EXERCISE OBJECTIVE: Nothing in the records may be left out or altered; reproduce them all exactly.

GIVEN DATA:

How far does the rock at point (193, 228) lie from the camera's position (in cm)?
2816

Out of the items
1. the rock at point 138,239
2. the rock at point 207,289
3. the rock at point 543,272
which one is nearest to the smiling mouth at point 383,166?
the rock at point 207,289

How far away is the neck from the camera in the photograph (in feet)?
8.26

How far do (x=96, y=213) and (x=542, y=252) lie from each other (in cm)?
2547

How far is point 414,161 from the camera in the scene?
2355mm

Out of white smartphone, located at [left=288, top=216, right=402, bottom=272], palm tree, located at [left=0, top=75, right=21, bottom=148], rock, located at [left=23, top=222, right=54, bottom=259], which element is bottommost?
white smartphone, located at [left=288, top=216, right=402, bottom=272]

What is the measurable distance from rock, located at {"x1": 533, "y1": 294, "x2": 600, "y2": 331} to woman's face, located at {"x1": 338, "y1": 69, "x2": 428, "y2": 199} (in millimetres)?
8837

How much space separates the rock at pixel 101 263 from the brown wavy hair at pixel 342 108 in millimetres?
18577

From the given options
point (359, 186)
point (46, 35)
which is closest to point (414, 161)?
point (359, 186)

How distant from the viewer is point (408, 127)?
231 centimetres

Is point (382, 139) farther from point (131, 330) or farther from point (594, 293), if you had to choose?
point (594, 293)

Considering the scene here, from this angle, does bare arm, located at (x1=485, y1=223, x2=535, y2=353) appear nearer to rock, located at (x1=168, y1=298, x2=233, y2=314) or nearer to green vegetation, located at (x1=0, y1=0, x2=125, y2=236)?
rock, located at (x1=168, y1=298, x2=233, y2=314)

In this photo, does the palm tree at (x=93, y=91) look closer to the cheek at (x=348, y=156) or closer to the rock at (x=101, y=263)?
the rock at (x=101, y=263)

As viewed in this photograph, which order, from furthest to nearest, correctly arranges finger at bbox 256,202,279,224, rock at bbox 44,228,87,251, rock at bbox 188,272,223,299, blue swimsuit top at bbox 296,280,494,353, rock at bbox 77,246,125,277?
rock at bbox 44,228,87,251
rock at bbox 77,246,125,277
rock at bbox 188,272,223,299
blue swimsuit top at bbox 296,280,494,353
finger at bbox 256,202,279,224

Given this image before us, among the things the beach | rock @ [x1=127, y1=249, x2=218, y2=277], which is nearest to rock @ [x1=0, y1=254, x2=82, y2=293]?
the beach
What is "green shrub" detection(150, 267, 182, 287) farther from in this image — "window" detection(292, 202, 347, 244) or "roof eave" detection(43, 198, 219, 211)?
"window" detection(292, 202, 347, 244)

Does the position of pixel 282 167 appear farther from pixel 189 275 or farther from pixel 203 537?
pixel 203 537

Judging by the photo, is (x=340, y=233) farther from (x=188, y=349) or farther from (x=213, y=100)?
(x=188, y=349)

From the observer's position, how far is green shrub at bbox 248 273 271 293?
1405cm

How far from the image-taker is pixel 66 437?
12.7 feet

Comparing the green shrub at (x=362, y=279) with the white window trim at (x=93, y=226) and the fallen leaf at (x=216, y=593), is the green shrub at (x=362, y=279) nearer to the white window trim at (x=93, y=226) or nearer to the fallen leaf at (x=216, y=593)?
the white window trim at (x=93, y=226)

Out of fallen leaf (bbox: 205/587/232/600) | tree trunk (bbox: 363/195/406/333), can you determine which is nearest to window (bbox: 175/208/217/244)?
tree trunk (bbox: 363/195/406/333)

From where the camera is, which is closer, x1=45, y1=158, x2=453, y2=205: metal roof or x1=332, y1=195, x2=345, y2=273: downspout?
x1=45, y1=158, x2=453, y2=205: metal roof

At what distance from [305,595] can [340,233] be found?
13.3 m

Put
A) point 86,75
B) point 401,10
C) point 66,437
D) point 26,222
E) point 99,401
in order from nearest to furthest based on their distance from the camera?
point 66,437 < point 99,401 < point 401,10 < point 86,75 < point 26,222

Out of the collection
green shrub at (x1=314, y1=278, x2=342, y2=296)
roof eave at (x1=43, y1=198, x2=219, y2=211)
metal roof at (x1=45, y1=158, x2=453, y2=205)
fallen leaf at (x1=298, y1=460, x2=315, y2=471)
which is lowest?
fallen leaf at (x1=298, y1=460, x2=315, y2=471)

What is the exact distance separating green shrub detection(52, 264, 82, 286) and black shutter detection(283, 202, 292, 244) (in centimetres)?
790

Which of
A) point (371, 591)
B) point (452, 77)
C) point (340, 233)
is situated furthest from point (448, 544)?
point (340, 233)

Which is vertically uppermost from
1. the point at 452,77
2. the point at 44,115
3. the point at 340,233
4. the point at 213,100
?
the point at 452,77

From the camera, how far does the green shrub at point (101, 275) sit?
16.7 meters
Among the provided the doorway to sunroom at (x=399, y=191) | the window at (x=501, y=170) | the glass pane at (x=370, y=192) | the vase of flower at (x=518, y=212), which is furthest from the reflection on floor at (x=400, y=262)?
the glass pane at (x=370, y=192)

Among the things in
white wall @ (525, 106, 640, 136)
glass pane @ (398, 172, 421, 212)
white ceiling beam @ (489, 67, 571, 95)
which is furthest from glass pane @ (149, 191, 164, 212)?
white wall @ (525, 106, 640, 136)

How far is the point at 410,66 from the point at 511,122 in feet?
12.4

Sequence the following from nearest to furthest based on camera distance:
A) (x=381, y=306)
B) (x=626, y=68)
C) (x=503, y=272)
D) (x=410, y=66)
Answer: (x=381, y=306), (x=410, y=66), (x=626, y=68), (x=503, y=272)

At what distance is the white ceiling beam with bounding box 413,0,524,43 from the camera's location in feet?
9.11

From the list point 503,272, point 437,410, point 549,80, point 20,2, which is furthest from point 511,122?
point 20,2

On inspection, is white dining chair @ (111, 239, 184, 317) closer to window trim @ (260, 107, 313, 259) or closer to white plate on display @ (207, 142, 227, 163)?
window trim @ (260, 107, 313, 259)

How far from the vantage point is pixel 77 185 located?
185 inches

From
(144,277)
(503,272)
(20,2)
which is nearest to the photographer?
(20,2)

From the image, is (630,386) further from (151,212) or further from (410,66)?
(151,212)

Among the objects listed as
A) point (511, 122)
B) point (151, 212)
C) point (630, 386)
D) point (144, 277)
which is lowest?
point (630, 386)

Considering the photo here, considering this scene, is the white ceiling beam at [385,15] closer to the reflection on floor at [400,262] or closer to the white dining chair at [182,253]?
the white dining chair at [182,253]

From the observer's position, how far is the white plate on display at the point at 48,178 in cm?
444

FINAL RESULT:
How far does the rock at point (193, 228) lie from the camera's position (in cm)?
2816

Out of the items
1. the rock at point 138,239
2. the rock at point 207,289
3. the rock at point 543,272
which one is nearest to the smiling mouth at point 383,166?
the rock at point 207,289

How far away is the neck from the camera in the photograph (in feet)?
8.26

How far do (x=96, y=213) and (x=542, y=252) lie from each other (in cm)?
2547

How far is point 414,161 from the camera in the scene?
2355mm

Out of white smartphone, located at [left=288, top=216, right=402, bottom=272], palm tree, located at [left=0, top=75, right=21, bottom=148], rock, located at [left=23, top=222, right=54, bottom=259], which element is bottommost?
white smartphone, located at [left=288, top=216, right=402, bottom=272]

What is the measurable distance from rock, located at {"x1": 533, "y1": 294, "x2": 600, "y2": 331} to woman's face, located at {"x1": 338, "y1": 69, "x2": 428, "y2": 199} (in millimetres)?
8837

How much space separates the rock at pixel 101 263 from the brown wavy hair at pixel 342 108 in millimetres?
18577

From the given options
point (359, 186)
point (46, 35)
which is closest to point (414, 161)?
point (359, 186)

How distant from the viewer is point (408, 127)?
231 centimetres

Is point (382, 139) farther from point (131, 330) or farther from point (594, 293), if you had to choose?
point (594, 293)

Considering the scene here, from this angle, does bare arm, located at (x1=485, y1=223, x2=535, y2=353) appear nearer to rock, located at (x1=168, y1=298, x2=233, y2=314) or nearer to green vegetation, located at (x1=0, y1=0, x2=125, y2=236)?
rock, located at (x1=168, y1=298, x2=233, y2=314)

In this photo, does the palm tree at (x=93, y=91) look closer to the cheek at (x=348, y=156) or closer to the rock at (x=101, y=263)?
the rock at (x=101, y=263)

As viewed in this photograph, which order, from furthest to nearest, correctly arranges finger at bbox 256,202,279,224, rock at bbox 44,228,87,251, rock at bbox 188,272,223,299, blue swimsuit top at bbox 296,280,494,353, rock at bbox 77,246,125,277?
rock at bbox 44,228,87,251
rock at bbox 77,246,125,277
rock at bbox 188,272,223,299
blue swimsuit top at bbox 296,280,494,353
finger at bbox 256,202,279,224

Given this image before us, among the things the beach | rock @ [x1=127, y1=249, x2=218, y2=277], which is nearest to rock @ [x1=0, y1=254, x2=82, y2=293]?
the beach
What is "green shrub" detection(150, 267, 182, 287) farther from in this image — "window" detection(292, 202, 347, 244) or "roof eave" detection(43, 198, 219, 211)?
"window" detection(292, 202, 347, 244)

Does the position of pixel 282 167 appear farther from pixel 189 275 or farther from pixel 203 537?
pixel 203 537

Judging by the photo, is (x=340, y=233) farther from (x=188, y=349) or farther from (x=213, y=100)?
(x=188, y=349)

From the observer's position, how far is green shrub at bbox 248 273 271 293?
1405cm

How far from the image-taker is pixel 66 437?
12.7 feet

Comparing the green shrub at (x=362, y=279) with the white window trim at (x=93, y=226) and the fallen leaf at (x=216, y=593), is the green shrub at (x=362, y=279) nearer to the white window trim at (x=93, y=226) or nearer to the fallen leaf at (x=216, y=593)?
the white window trim at (x=93, y=226)

Out of fallen leaf (bbox: 205/587/232/600) | tree trunk (bbox: 363/195/406/333), can you determine which is nearest to window (bbox: 175/208/217/244)?
tree trunk (bbox: 363/195/406/333)

From where the camera is, which is closer, x1=45, y1=158, x2=453, y2=205: metal roof or x1=332, y1=195, x2=345, y2=273: downspout?
x1=45, y1=158, x2=453, y2=205: metal roof

At what distance from [305,595] can [340,233] be found?
13.3 m

Put
A) point 86,75
B) point 401,10
C) point 66,437
D) point 26,222
E) point 99,401
in order from nearest to furthest based on their distance from the camera?
point 66,437 < point 99,401 < point 401,10 < point 86,75 < point 26,222

Out of the collection
green shrub at (x1=314, y1=278, x2=342, y2=296)
roof eave at (x1=43, y1=198, x2=219, y2=211)
metal roof at (x1=45, y1=158, x2=453, y2=205)
fallen leaf at (x1=298, y1=460, x2=315, y2=471)
which is lowest?
fallen leaf at (x1=298, y1=460, x2=315, y2=471)

What is the exact distance separating green shrub detection(52, 264, 82, 286) and black shutter detection(283, 202, 292, 244) (in centimetres)?
790

Which of
A) point (371, 591)
B) point (452, 77)
C) point (340, 233)
is situated furthest from point (448, 544)?
point (340, 233)

Which is vertically uppermost from
1. the point at 452,77
2. the point at 44,115
3. the point at 340,233
4. the point at 213,100
?
the point at 452,77

From the camera, how far does the green shrub at point (101, 275) sit?
16.7 meters
Among the provided the doorway to sunroom at (x=399, y=191) | the window at (x=501, y=170) | the glass pane at (x=370, y=192) | the vase of flower at (x=518, y=212), which is furthest from the reflection on floor at (x=400, y=262)?
the glass pane at (x=370, y=192)

Among the things in
white wall @ (525, 106, 640, 136)
glass pane @ (398, 172, 421, 212)
white ceiling beam @ (489, 67, 571, 95)
which is furthest from glass pane @ (149, 191, 164, 212)?
white wall @ (525, 106, 640, 136)

How far is the point at 410,66 from the point at 511,122 in feet?
12.4

Sequence the following from nearest to furthest based on camera distance:
A) (x=381, y=306)
B) (x=626, y=68)
C) (x=503, y=272)
D) (x=410, y=66)
Answer: (x=381, y=306), (x=410, y=66), (x=626, y=68), (x=503, y=272)

At what distance is the white ceiling beam with bounding box 413,0,524,43 from the camera's location in feet?
9.11

From the list point 503,272, point 437,410, point 549,80, point 20,2, which is furthest from point 511,122?
point 20,2

On inspection, is white dining chair @ (111, 239, 184, 317) closer to window trim @ (260, 107, 313, 259) or closer to white plate on display @ (207, 142, 227, 163)?
window trim @ (260, 107, 313, 259)

How far from the vantage point is pixel 77 185 located?
185 inches

From
(144,277)
(503,272)
(20,2)
which is nearest to the photographer?
(20,2)

From the image, is (630,386) further from (151,212) or further from (410,66)?
(151,212)

Among the objects listed as
A) point (511, 122)
B) point (151, 212)
C) point (630, 386)
D) point (144, 277)
which is lowest?
point (630, 386)

Considering the photo here, considering this scene, is the white ceiling beam at [385,15] closer to the reflection on floor at [400,262] or closer to the white dining chair at [182,253]?
the white dining chair at [182,253]

From the observer's position, how far is the white plate on display at the point at 48,178 in cm?
444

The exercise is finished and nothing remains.